__EXCERPTED TEXT__:
Segment Open

Furman offers AI wellness coach to help navigate on-campus resources
Furman University students have a new tool to help navigate the variety of wellbeing and social resources on campus.
The university has partnered with Wayhaven, a company providing campuses with an AI wellbeing coach. The Paladin AI coach doesn’t offer clinical or therapeutic advice, instead it supplements Furman’s support services.
“We were seeing challenges in coordinating all those resources, and in students’ knowing what’s available and where to go,” said Jason Cassidy, associate vice president for student life and dean of students. “How can we meet students where they are and get them connected to resources that are most appropriate for them?”
Though Furman’s Wayhaven AI tool was developed with students in mind, Furman faculty and staff can also download the Wayhaven AI app from the App Store or on Google Play and create an account using a Furman email address. It’s also available online at wayhaven.com/students.
Unlike some AI tools that might pull from unverified online sources, Cassidy worked with Wayhaven founder and CEO Christine Nicodemus and a team of campus partners to ensure the tool is trained on reliable information about campus resources. It can pull from Furman’s public-facing websites, as well as syncDIN, to answer questions about health and wellbeing resources, activities, clubs and more.

Segment Closed

[Saved data entries]

Segment Open

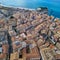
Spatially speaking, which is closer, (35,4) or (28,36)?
(28,36)

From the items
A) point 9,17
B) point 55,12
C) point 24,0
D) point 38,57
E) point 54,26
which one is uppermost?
point 24,0

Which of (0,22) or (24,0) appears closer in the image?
(0,22)

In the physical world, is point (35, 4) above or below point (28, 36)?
above

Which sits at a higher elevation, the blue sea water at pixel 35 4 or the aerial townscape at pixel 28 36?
the blue sea water at pixel 35 4

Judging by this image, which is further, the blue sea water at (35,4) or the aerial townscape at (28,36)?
the blue sea water at (35,4)

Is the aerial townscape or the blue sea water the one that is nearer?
the aerial townscape

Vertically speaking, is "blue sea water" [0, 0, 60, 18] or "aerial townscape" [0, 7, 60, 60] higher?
"blue sea water" [0, 0, 60, 18]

Segment Closed

__TASKS TO CARRY OUT__:
- 1) In the article about Furman's AI wellness coach, what role does Christine Nicodemus hold at Wayhaven?
- 2) Using the article about Furman's AI wellness coach, explain why the university brought in the Wayhaven tool, as Jason Cassidy describes it.
- 3) Resume the article about Furman's AI wellness coach after its final sentence.

__OUTPUTS FOR THE TASKS__:
- 1) She is Wayhaven's founder and CEO.

- 2) Cassidy says the university saw challenges in coordinating its many resources and in students knowing what was available and where to go. The tool is meant to meet students where they are and connect them to the resources most appropriate for them.

- 3)
Furman is well-resourced and has a lot of in-person support available for students, Nicodemus said. Wayhaven isn’t offering an alternative to those services, but a tool to make accessing them easier.
“For many students, taking that initial step to seek help and make an appointment at the counseling center or reach out to advisors can be intimidating,” she said. “Let’s encourage students to access that support on campus.”
How does Wayhaven work
Gwen Hirko, health promotions coordinator at Furman, works with a team of student interns who all focus on different subjects related to health and wellbeing. They took on the task of interacting with Wayhaven, coming up with questions and ensuring the tool provided correct information. Students are already provided with information about health and wellbeing services throughout campus, so it was important that if someone asks about stress management, they’ll get the same information they would in the Pathways program or at the Trone Center for Mental Fitness.
“What I think is really cool about Wayhaven is we’re able to program it,” Hirko said. “We know what the answers are that the students are getting.”
When a tester asked about how to make friends at Furman, Wayhaven affirmed their feelings, then asked a few questions about their interests. After learning the user liked building Lego sets and doing puzzles, the tool offered information about student organizations like the Ace of Clubs and the Furman Dungeons and Dragons Club. A question about feeling overwhelmed prompted the AI to offer some basic time management strategies, followed by a quick mindfulness exercise.
But Wayhaven won’t try to step in when human connection is needed. It was trained not to engage with students through clinical support or intervention, Cassidy said, since “we feel like those services are better received in person, and we have the capacity to offer that.”
“That human connection cannot be replaced,” said Allyson Brathwaite-Gardner, director of the Trone Center for Mental Fitness. “Wayhaven isn’t treatment.”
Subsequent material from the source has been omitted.